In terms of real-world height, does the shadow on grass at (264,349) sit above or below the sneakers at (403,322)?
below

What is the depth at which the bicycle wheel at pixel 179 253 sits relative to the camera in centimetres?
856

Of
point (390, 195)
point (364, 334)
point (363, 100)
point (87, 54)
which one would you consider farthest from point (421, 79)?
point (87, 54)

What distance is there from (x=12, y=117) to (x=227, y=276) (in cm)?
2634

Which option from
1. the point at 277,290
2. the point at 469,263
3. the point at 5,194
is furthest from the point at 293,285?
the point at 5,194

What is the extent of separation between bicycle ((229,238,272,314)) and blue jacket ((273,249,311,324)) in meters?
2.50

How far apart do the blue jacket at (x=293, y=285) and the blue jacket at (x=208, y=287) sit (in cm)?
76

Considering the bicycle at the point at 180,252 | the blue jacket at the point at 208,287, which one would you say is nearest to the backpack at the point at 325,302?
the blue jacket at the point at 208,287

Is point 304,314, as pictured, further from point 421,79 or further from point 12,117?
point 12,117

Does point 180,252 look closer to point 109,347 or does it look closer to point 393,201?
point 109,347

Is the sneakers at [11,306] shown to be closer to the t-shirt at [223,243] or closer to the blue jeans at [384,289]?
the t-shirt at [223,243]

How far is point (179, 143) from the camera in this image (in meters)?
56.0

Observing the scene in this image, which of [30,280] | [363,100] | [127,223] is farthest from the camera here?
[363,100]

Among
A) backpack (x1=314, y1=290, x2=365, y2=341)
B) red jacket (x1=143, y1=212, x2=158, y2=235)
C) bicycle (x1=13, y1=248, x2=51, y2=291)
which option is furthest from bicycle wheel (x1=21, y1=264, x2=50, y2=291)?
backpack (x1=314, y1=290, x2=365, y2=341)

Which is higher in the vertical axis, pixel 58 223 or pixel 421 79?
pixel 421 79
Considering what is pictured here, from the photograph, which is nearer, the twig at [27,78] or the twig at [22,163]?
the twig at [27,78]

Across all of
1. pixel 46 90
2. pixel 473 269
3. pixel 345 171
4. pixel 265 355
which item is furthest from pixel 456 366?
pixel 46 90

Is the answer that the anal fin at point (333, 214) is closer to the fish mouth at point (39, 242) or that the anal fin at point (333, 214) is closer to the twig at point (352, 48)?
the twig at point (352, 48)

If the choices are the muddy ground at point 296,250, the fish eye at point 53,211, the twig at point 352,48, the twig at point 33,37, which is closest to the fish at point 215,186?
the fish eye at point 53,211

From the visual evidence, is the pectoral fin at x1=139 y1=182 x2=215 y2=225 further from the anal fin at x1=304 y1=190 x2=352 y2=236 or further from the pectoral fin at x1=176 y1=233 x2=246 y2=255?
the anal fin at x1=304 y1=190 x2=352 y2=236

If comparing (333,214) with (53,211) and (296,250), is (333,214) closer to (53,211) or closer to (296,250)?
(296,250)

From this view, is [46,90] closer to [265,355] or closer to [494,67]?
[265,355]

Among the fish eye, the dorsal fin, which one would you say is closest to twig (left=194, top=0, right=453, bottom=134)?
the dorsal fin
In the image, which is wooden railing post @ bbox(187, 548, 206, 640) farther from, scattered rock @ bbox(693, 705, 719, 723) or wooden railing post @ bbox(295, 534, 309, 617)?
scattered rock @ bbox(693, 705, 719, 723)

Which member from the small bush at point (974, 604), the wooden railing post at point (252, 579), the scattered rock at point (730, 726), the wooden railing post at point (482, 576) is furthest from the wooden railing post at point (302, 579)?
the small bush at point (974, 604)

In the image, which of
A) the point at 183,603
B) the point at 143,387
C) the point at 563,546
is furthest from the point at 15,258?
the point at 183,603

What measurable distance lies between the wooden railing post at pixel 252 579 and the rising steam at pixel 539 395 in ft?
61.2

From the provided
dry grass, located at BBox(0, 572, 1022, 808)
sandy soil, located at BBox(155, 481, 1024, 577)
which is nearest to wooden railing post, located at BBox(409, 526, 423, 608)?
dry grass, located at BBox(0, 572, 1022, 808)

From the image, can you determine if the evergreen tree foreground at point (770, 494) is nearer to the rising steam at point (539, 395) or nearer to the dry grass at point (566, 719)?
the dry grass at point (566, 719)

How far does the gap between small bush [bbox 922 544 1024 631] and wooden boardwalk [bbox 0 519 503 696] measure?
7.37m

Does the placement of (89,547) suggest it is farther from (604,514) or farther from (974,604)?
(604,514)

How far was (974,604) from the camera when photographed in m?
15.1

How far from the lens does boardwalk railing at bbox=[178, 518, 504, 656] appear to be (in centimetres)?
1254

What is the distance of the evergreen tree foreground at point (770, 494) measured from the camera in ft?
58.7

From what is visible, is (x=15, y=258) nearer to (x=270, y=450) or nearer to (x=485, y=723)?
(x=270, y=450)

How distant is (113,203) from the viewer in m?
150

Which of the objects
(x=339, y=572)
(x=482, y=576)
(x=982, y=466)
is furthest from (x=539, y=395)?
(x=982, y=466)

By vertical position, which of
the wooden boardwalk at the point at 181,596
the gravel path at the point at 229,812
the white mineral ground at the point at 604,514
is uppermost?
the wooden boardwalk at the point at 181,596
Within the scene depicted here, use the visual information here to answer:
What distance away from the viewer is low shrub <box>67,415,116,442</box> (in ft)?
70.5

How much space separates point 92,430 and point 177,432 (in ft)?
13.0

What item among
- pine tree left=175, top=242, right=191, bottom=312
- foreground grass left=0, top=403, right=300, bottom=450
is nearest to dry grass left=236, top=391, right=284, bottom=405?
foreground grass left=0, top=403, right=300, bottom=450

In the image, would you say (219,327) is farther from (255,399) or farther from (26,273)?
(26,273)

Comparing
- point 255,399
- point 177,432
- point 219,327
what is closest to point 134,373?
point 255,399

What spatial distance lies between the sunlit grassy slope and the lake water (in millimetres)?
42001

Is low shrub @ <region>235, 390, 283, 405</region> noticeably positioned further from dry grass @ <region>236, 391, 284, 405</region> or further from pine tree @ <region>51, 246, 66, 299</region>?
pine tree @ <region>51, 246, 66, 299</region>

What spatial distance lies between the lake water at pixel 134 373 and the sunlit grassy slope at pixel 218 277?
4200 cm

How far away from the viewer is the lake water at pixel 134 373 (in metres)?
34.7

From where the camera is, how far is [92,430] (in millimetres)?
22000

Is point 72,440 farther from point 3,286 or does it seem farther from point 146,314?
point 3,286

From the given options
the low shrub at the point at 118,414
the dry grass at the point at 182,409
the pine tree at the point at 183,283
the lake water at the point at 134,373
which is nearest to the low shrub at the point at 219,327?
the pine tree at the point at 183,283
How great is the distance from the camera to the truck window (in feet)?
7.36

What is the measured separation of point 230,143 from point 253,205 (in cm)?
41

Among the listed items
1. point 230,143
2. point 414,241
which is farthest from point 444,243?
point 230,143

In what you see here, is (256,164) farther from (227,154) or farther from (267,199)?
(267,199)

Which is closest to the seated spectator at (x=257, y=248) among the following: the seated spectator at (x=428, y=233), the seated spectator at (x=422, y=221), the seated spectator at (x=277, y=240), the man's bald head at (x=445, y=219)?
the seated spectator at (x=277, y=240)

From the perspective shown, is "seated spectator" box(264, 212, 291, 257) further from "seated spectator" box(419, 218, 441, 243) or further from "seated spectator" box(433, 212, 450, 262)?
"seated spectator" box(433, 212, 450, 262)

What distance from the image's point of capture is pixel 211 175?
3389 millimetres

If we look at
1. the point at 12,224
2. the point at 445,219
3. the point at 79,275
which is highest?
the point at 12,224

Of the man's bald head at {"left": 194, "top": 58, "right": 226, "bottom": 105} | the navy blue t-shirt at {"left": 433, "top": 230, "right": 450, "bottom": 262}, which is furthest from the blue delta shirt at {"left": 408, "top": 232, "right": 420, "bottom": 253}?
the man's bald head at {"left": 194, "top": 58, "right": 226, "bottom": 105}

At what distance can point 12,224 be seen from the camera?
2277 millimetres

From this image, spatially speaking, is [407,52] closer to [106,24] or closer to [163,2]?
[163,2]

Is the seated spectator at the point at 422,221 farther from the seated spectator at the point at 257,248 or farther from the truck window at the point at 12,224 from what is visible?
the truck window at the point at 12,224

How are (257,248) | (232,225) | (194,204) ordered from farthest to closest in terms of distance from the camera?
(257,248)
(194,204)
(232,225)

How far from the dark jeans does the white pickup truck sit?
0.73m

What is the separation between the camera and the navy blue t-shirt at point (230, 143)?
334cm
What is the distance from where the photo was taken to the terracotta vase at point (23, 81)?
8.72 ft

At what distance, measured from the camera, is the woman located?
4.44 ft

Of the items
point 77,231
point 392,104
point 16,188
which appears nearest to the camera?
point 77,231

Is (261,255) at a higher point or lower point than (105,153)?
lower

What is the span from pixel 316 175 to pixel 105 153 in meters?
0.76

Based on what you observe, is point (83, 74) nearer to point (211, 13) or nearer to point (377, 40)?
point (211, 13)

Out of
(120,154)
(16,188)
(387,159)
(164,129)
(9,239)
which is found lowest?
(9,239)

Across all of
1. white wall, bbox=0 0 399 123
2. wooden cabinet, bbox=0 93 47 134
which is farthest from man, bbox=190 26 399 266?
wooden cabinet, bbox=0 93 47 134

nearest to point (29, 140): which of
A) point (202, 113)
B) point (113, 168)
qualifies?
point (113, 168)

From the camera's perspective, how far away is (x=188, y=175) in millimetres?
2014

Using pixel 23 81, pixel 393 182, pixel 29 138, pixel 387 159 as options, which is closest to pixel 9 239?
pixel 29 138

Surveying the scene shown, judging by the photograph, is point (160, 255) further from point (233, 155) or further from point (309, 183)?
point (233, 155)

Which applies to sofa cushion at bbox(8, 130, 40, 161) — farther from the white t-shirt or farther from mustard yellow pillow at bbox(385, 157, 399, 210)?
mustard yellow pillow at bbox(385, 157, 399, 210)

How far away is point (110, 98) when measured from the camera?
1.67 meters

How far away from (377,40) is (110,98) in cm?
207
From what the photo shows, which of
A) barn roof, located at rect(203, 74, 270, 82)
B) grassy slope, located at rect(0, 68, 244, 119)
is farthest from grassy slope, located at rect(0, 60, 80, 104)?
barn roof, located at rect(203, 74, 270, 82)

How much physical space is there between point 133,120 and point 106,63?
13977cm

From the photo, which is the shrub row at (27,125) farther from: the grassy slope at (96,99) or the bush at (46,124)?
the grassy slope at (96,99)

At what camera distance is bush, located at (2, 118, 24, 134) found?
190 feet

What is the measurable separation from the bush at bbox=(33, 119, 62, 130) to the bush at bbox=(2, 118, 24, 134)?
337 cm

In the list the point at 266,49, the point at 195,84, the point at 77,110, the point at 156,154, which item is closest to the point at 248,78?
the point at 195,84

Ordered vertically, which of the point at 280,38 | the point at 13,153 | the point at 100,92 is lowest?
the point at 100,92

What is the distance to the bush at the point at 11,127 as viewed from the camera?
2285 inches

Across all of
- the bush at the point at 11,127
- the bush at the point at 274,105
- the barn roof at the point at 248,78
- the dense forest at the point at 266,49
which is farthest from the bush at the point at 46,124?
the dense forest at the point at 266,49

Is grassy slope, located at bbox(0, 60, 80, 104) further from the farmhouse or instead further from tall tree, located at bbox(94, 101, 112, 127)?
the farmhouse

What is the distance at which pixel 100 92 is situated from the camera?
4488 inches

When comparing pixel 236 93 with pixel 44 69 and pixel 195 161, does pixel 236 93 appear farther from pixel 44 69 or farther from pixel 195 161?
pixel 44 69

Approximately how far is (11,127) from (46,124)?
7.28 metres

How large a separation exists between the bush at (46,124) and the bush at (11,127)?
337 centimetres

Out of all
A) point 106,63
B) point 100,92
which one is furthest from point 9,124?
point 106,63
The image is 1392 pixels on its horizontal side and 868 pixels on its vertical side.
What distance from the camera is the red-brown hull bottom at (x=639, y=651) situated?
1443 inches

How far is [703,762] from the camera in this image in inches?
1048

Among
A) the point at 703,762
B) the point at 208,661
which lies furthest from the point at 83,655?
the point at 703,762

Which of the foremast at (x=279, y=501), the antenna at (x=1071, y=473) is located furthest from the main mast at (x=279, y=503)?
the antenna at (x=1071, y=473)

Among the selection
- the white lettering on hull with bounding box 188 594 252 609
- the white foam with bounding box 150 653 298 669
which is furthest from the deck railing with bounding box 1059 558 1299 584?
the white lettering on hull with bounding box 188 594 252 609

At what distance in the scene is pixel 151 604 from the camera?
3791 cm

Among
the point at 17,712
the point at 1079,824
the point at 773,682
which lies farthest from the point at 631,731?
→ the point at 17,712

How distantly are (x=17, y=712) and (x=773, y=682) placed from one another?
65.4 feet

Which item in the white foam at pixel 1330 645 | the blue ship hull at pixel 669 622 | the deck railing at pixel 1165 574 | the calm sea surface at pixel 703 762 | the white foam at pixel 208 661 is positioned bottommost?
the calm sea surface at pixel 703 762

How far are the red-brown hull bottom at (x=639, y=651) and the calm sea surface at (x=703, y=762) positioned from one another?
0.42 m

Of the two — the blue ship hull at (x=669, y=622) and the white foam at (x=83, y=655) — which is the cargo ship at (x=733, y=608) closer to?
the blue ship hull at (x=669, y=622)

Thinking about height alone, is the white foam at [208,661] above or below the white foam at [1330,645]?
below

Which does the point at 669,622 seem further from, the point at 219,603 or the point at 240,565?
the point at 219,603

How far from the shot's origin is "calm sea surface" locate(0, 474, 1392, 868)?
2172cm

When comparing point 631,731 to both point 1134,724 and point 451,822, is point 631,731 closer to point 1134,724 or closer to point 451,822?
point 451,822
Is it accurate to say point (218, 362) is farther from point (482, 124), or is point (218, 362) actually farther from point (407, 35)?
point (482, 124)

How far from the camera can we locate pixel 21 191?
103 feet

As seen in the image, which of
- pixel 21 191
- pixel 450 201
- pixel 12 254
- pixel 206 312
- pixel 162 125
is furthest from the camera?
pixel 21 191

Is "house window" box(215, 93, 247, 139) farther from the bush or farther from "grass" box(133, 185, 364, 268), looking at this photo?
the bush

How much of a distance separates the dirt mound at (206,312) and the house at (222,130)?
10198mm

+++++

● **Instructions to follow**
Rewrite the data from the line containing "How distantly are" through the end, swapping each "white foam" for "sea foam" and keeping everything else unchanged.

● **Finished task**
How distantly are (x=17, y=712) and (x=773, y=682) placed from one another?
65.4 feet

Which item in the sea foam at pixel 1330 645 | the blue ship hull at pixel 669 622 | the deck railing at pixel 1165 574 | the calm sea surface at pixel 703 762 | the sea foam at pixel 208 661 is positioned bottommost?
the calm sea surface at pixel 703 762

How far are the red-brown hull bottom at (x=639, y=651) and the calm sea surface at (x=703, y=762) positioned from one another?
0.42 m

Of the two — the blue ship hull at (x=669, y=622) and the sea foam at (x=83, y=655) — which is the cargo ship at (x=733, y=608) closer to?
the blue ship hull at (x=669, y=622)

Thinking about height alone, is the sea foam at [208,661] above or below the sea foam at [1330,645]?
below

Which does the point at 669,622 seem further from, the point at 219,603 or the point at 240,565?
the point at 219,603

How far from the shot's origin is "calm sea surface" locate(0, 474, 1392, 868)?
2172cm

When comparing point 631,731 to both point 1134,724 and point 451,822, is point 631,731 closer to point 1134,724 or closer to point 451,822?
point 451,822
Is it accurate to say point (218, 362) is farther from point (482, 124), or is point (218, 362) actually farther from point (407, 35)?
point (482, 124)

How far from the camera can we locate pixel 21 191?
103 feet

As seen in the image, which of
- pixel 21 191
- pixel 450 201
- pixel 12 254
- pixel 206 312
- pixel 162 125
is furthest from the camera?
pixel 21 191

Is "house window" box(215, 93, 247, 139) farther from the bush or farther from "grass" box(133, 185, 364, 268), looking at this photo?
the bush

How much of a distance separates the dirt mound at (206,312) and the house at (222,130)?
10198mm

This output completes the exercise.